Schrodinger’s victory
Or, taking what you don’t know into the realm of quantum physics
Background: I play an online trivia game called Learned League. If you like trivia, check it out, it's really fun. Each day is a head-to-head, and you play both offense (answering the questions) and defense (assigning points to your opponent's answers based on your guess about whether they'll get them right or not).
This morning, when I told my son I'd submitted but didn't know whether I'd won yet, he remarked that it was Schrödinger's victory. In other words, at that moment I had both won and lost. When the yes-or-no answer remains to be revealed, according to Schrödinger’s famous thought experiment, it's both.
The scenario goes like this: a cat is in a box, along with a flask of poison and a Geiger counter. If there's even a smidgen of radiation, the flask shatters and the cat dies. You won't know until you open the box whether the cat is alive or dead, so as far as you're concerned, the cat is both alive and dead until then.
I have a problem getting my head around this idea, so I googled it and discovered that Schrödinger didn't actually buy into it either. He proposed the scenario to Einstein as a way of arguing against the quantum theory of superposition (an atom can be in two places at the same time—I think that's right). The quantum physics loses me, but as a side note, I will say that Schrödinger clearly had a tender spot when it came to cats. (If you read last week’s post, you’ll know what I mean.) There’s got to be some life history behind a scenario like that!
What I love about this story, aside from how revealing it is about Schrödinger as a character, is how revealing it is about human nature. This snippet of conversation between two brilliant physicists has parked itself in our collective awareness, even if most of us don't really get what Schrödinger was talking about. As humans, we like to know, because not knowing makes us feel unsure and therefore unsafe. Yet we live our lives in a constant state of not knowing far more than we know. So, how incredibly seductive is the idea that when we don't know whether something is "this" or "that," we could say we know that it's both at the same time!

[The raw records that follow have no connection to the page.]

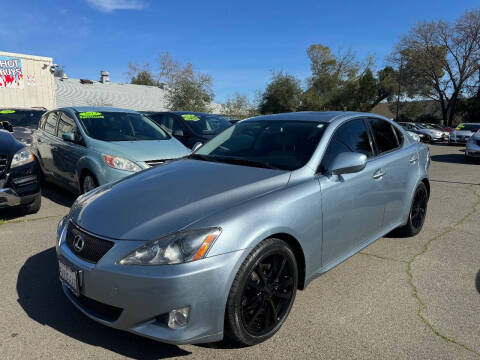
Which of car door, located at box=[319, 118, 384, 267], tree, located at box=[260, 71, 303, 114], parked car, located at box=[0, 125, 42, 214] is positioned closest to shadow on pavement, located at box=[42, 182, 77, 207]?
parked car, located at box=[0, 125, 42, 214]

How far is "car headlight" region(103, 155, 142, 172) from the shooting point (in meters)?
5.44

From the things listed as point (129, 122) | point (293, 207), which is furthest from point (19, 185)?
point (293, 207)

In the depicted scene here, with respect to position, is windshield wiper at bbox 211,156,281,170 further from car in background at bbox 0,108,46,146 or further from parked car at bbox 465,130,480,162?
parked car at bbox 465,130,480,162

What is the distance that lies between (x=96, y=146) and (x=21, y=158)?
1.01 meters

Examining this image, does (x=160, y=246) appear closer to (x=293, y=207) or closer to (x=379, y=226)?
(x=293, y=207)

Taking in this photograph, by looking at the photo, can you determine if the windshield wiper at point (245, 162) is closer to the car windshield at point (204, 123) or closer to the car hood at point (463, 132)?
the car windshield at point (204, 123)

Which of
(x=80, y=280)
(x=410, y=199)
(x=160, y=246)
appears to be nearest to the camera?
(x=160, y=246)

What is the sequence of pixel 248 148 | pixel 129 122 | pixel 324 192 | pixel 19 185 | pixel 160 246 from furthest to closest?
1. pixel 129 122
2. pixel 19 185
3. pixel 248 148
4. pixel 324 192
5. pixel 160 246

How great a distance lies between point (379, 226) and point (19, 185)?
4551mm

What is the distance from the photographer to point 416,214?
471cm

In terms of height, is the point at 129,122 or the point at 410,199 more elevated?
the point at 129,122

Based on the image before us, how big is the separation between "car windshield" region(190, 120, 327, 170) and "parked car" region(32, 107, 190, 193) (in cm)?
199

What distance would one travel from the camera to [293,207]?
2.64m

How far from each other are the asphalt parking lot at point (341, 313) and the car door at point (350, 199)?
1.33ft
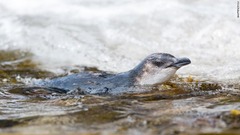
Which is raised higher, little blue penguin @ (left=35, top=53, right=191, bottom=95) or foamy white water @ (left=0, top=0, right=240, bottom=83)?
foamy white water @ (left=0, top=0, right=240, bottom=83)

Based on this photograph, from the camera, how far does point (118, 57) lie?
34.1 ft

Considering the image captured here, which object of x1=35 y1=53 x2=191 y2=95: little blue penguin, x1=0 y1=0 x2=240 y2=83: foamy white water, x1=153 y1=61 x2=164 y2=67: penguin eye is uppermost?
x1=0 y1=0 x2=240 y2=83: foamy white water

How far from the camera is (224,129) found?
3.76 metres

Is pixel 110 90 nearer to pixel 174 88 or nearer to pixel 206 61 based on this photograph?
pixel 174 88

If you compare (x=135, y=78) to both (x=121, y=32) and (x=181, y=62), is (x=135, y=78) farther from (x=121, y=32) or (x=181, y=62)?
(x=121, y=32)

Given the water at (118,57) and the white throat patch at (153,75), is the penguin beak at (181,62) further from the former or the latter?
the water at (118,57)

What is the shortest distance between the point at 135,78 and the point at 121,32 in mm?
5816

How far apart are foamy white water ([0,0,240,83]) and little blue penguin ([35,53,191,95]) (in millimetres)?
1844

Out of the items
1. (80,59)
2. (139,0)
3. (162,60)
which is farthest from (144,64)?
(139,0)

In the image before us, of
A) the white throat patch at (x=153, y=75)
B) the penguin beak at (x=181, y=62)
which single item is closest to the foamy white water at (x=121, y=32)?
the white throat patch at (x=153, y=75)

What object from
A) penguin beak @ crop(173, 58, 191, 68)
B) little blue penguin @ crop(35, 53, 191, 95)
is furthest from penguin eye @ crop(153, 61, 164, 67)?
penguin beak @ crop(173, 58, 191, 68)

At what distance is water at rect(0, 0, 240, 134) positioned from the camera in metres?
4.29

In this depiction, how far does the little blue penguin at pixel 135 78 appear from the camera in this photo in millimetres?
6161

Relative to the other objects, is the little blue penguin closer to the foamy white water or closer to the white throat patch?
the white throat patch
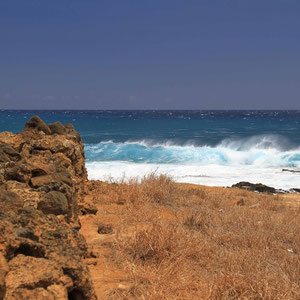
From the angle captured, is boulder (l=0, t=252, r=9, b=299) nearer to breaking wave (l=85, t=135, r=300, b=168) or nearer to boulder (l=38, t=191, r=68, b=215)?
boulder (l=38, t=191, r=68, b=215)

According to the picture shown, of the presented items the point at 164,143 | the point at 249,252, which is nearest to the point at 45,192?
the point at 249,252

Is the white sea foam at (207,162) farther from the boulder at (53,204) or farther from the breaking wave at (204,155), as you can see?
the boulder at (53,204)

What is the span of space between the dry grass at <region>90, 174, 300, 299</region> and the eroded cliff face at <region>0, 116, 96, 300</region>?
2.14 feet

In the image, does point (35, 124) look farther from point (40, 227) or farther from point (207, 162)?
point (207, 162)

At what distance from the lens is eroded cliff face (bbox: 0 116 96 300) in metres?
1.96

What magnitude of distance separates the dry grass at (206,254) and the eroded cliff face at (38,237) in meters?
0.65

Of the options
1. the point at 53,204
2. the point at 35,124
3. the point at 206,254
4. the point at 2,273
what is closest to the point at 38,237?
the point at 2,273

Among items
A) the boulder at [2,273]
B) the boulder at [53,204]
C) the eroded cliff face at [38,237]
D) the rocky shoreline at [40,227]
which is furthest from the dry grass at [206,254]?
the boulder at [2,273]

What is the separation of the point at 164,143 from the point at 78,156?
29716 millimetres

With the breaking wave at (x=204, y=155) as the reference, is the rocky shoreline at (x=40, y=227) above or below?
above

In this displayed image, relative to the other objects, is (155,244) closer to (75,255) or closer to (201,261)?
(201,261)

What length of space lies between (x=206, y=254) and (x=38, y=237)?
2.21m

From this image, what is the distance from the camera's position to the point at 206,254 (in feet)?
13.2

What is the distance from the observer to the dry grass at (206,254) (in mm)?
2963
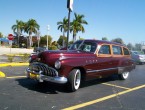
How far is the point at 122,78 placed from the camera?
12.1 m

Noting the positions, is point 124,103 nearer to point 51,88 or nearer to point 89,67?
point 89,67

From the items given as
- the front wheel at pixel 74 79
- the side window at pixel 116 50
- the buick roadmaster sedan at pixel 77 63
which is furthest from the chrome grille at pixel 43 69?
the side window at pixel 116 50

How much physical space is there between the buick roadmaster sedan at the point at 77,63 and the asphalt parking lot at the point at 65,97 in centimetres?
43

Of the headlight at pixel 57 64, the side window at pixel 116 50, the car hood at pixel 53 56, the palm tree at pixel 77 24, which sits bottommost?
the headlight at pixel 57 64

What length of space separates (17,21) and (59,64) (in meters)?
91.3

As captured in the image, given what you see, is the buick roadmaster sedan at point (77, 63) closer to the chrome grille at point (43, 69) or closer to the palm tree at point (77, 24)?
the chrome grille at point (43, 69)

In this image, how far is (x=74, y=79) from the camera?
8.15 meters

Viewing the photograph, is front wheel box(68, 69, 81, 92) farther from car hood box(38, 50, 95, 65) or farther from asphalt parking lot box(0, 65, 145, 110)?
car hood box(38, 50, 95, 65)

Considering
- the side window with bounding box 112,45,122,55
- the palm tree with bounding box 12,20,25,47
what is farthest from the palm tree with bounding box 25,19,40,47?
the side window with bounding box 112,45,122,55

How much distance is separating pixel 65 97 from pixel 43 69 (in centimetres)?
115

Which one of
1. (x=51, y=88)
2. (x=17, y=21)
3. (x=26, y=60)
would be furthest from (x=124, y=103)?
(x=17, y=21)

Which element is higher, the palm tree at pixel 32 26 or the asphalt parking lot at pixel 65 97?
the palm tree at pixel 32 26

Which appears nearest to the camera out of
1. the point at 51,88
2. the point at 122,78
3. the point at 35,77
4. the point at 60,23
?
the point at 35,77

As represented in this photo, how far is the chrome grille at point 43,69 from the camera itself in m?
7.78
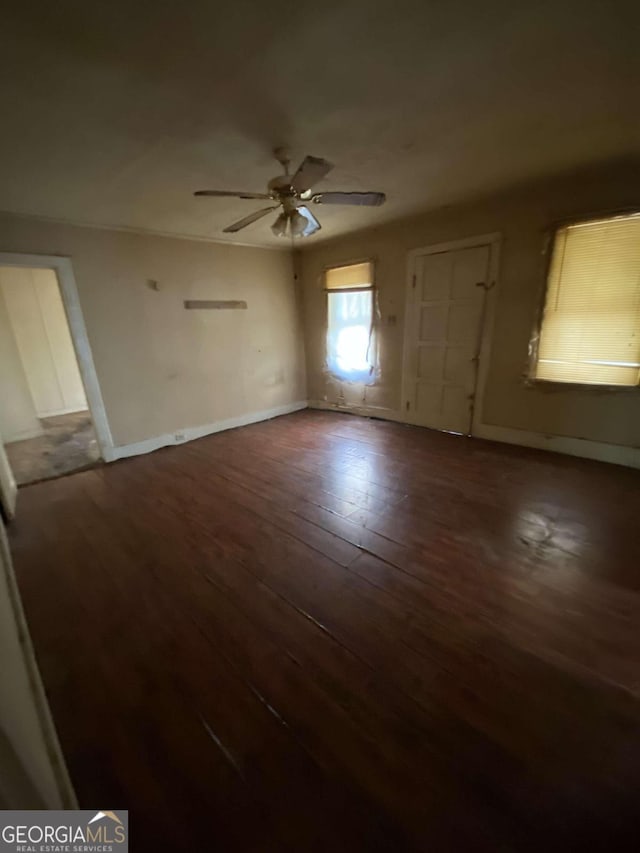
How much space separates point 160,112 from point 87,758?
2.81 m

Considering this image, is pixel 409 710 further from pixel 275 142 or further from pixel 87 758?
pixel 275 142

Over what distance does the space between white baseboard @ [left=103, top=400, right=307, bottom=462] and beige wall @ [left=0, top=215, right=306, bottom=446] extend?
0.07 m

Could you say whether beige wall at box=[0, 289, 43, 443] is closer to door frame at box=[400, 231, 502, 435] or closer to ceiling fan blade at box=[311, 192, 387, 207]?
ceiling fan blade at box=[311, 192, 387, 207]

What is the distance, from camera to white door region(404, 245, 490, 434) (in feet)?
12.2

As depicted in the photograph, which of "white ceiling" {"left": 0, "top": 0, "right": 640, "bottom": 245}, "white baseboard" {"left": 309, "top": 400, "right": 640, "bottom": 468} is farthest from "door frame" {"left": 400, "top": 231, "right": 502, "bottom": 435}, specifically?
"white ceiling" {"left": 0, "top": 0, "right": 640, "bottom": 245}

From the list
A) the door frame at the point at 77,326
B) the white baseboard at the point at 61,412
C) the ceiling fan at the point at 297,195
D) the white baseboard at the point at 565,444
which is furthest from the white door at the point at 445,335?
the white baseboard at the point at 61,412

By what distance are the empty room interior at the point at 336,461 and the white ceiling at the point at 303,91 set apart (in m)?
0.02

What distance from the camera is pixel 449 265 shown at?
3.81 m

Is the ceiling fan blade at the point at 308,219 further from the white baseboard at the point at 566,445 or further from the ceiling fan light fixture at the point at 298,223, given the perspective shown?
the white baseboard at the point at 566,445

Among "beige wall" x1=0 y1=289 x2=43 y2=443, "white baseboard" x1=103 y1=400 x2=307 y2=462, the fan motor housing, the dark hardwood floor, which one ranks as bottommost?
the dark hardwood floor

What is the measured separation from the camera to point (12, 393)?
455cm

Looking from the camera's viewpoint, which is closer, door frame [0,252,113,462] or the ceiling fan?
the ceiling fan

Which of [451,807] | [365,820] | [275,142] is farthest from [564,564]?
[275,142]

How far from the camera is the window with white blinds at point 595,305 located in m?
A: 2.81
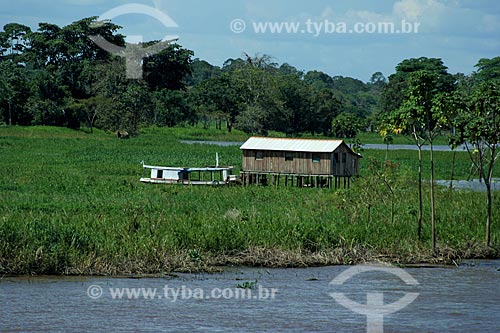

I'm not really sure where this is taking me, except to the obvious conclusion that saying we know when we don't know is a) potentially ridiculous, which I think Schrödinger would have agreed with; and b) beside the point. Since co-writing Write What You Don't Know, I've become a bit of a connoisseur of not knowing. A long time ago I did the Landmark Forum course, and one of the most useful things I learned was that not-knowing is more powerful than knowing. When you're in a mindset of knowing, you're limited to what you know. When you're in a mindset of not-knowing, the possibilities are infinite.